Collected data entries
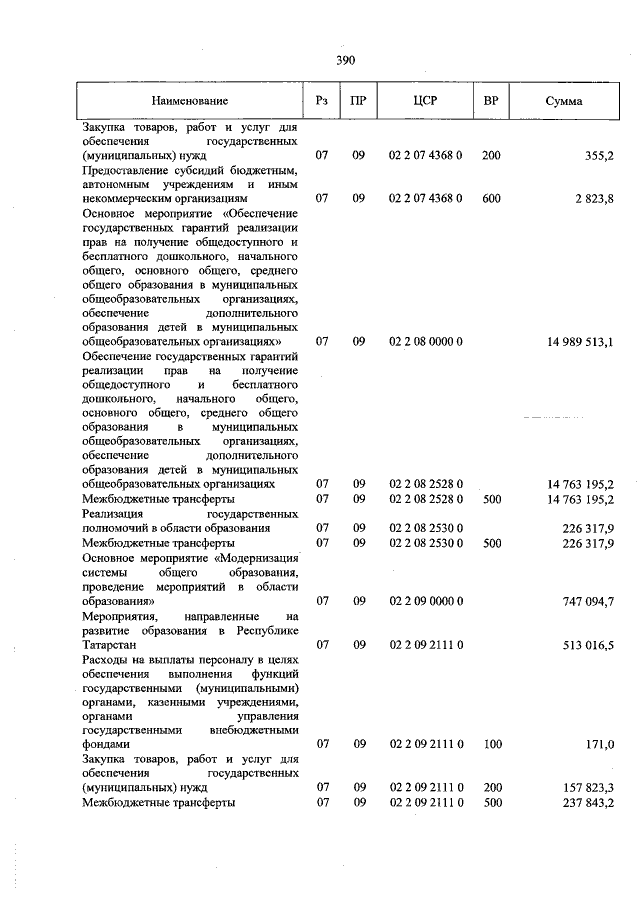 390

| Наименование | Рз | ПР | ЦСР | ВР | Сумма |
|---|---|---|---|---|---|
| Закупка товаров, работ и услуг для обеспечения государственных (муниципальных) нужд | 07 | 09 | 02 2 07 4368 0 | 200 | 355,2 |
| Предоставление субсидий бюджетным, автономным учреждениям и иным некоммерческим организациям | 07 | 09 | 02 2 07 4368 0 | 600 | 2 823,8 |
| Основное мероприятие «Обеспечение государственных гарантий реализации прав на получение общедоступного и бесплатного дошкольного, начального общего, основного общего, среднего общего образования в муниципальных общеобразовательных организациях, обеспечение дополнительного образования детей в муниципальных общеобразовательных организациях» | 07 | 09 | 02 2 08 0000 0 | | 14 989 513,1 |
| Обеспечение государственных гарантий реализации прав на получение общедоступного и бесплатного дошкольного, начального общего, основного общего, среднего общего образования в муниципальных общеобразовательных организациях, обеспечение дополнительного образования детей в муниципальных общеобразовательных организациях | 07 | 09 | 02 2 08 2528 0 | | 14 763 195,2 |
| Межбюджетные трансферты | 07 | 09 | 02 2 08 2528 0 | 500 | 14 763 195,2 |
| Реализация государственных полномочий в области образования | 07 | 09 | 02 2 08 2530 0 | | 226 317,9 |
| Межбюджетные трансферты | 07 | 09 | 02 2 08 2530 0 | 500 | 226 317,9 |
| Основное мероприятие «Модернизация системы общего образования, проведение мероприятий в области образования» | 07 | 09 | 02 2 09 0000 0 | | 747 094,7 |
| Мероприятия, направленные на развитие образования в Республике Татарстан | 07 | 09 | 02 2 09 2111 0 | | 513 016,5 |
| Расходы на выплаты персоналу в целях обеспечения выполнения функций государственными (муниципальными) органами, казенными учреждениями, органами управления государственными внебюджетными фондами | 07 | 09 | 02 2 09 2111 0 | 100 | 171,0 |
| Закупка товаров, работ и услуг для обеспечения государственных (муниципальных) нужд | 07 | 09 | 02 2 09 2111 0 | 200 | 157 823,3 |
| Межбюджетные трансферты | 07 | 09 | 02 2 09 2111 0 | 500 | 237 843,2 |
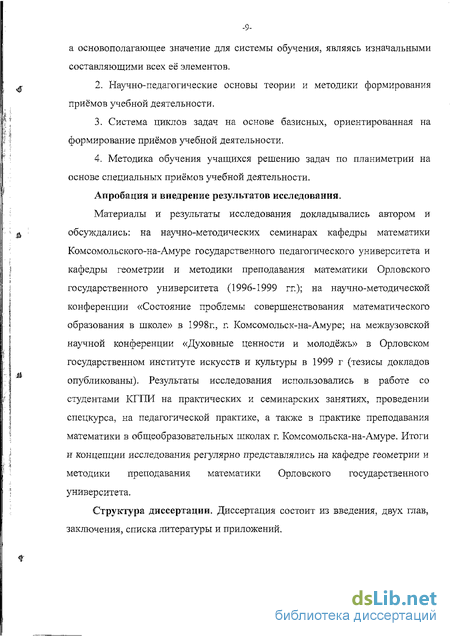 -9-

а основополагающее значение для системы обучения, являясь изначальными составляющими всех её элементов.

2. Научно-педагогические основы теории и методики формирования приёмов учебной деятельности.

3. Система циклов задач на основе базисных, ориентированная на формирование приёмов учебной деятельности.

4. Методика обучения учащихся решению задач по планиметрии на основе специальных приёмов учебной деятельности.

Апробация и внедрение результатов исследования.

Материалы и результаты исследования докладывались автором и обсуждались: на научно-методических семинарах кафедры математики Комсомольского-на-Амуре государственного педагогического университета и кафедры геометрии и методики преподавания математики Орловского государственного университета (1996-1999 гг.); на научно-методической конференции «Состояние проблемы совершенствования математического образования в школе» в 1998г., г. Комсомольск-на-Амуре; на межвузовской научной конференции «Духовные ценности и молодёжь» в Орловском государственном институте искусств и культуры в 1999 г (тезисы докладов опубликованы). Результаты исследования использовались в работе со студентами КГПИ на практических и семинарских занятиях, проведении спецкурса, на педагогической практике, а также в практике преподавания математики в общеобразовательных школах г. Комсомольска-на-Амуре. Итоги и концепции исследования регулярно представлялись на кафедре геометрии и методики преподавания математики Орловского государственного университета.

Структура диссертации. Диссертация состоит из введения, двух глав, заключения, списка литературы и приложений.

dsLib.net
библиотека диссертаций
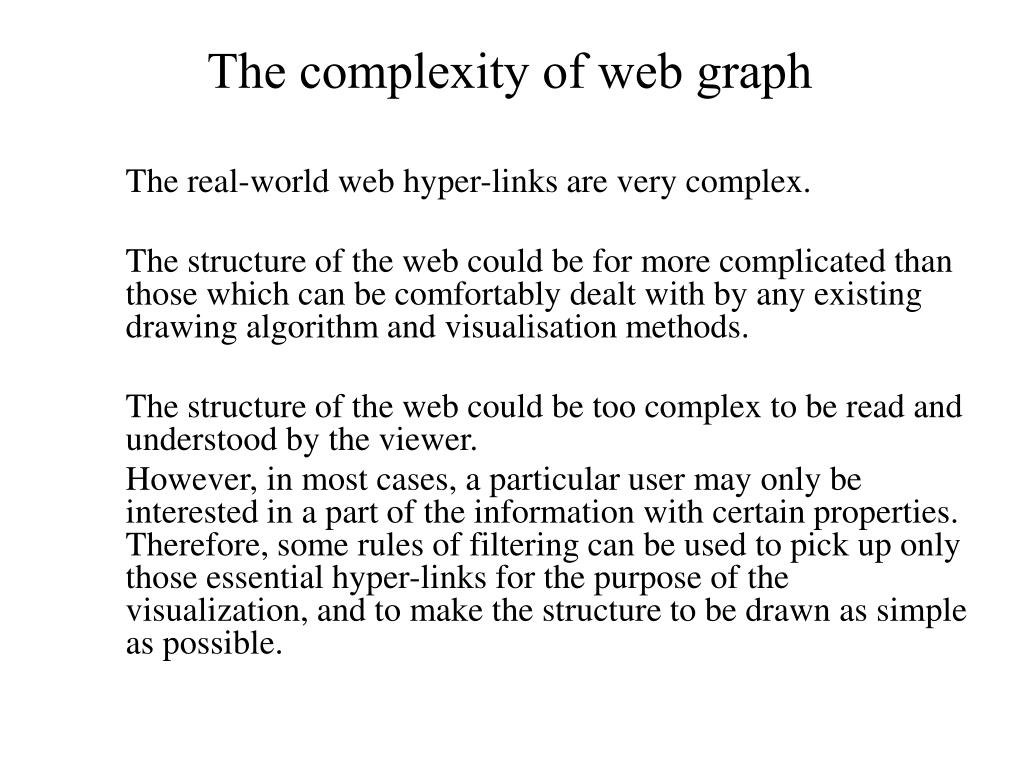 The complexity of web graph

The real-world web hyper-links are very complex.

The structure of the web could be for more complicated than those which can be comfortably dealt with by any existing drawing algorithm and visualisation methods.

The structure of the web could be too complex to be read and understood by the viewer.

However, in most cases, a particular user may only be interested in a part of the information with certain properties. Therefore, some rules of filtering can be used to pick up only those essential hyper-links for the purpose of the visualization, and to make the structure to be drawn as simple as possible.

## TASK GOAL:
Nothing except the lines from the one containing "Апробация и внедрение" through the one containing "The real-world web" should appear in the answer, exactly as above and without pictures.

## RESULT FOR THIS EXERCISE:
Апробация и внедрение результатов исследования.

Материалы и результаты исследования докладывались автором и обсуждались: на научно-методических семинарах кафедры математики Комсомольского-на-Амуре государственного педагогического университета и кафедры геометрии и методики преподавания математики Орловского государственного университета (1996-1999 гг.); на научно-методической конференции «Состояние проблемы совершенствования математического образования в школе» в 1998г., г. Комсомольск-на-Амуре; на межвузовской научной конференции «Духовные ценности и молодёжь» в Орловском государственном институте искусств и культуры в 1999 г (тезисы докладов опубликованы). Результаты исследования использовались в работе со студентами КГПИ на практических и семинарских занятиях, проведении спецкурса, на педагогической практике, а также в практике преподавания математики в общеобразовательных школах г. Комсомольска-на-Амуре. Итоги и концепции исследования регулярно представлялись на кафедре геометрии и методики преподавания математики Орловского государственного университета.

Структура диссертации. Диссертация состоит из введения, двух глав, заключения, списка литературы и приложений.

dsLib.net
библиотека диссертаций
 The complexity of web graph

The real-world web hyper-links are very complex.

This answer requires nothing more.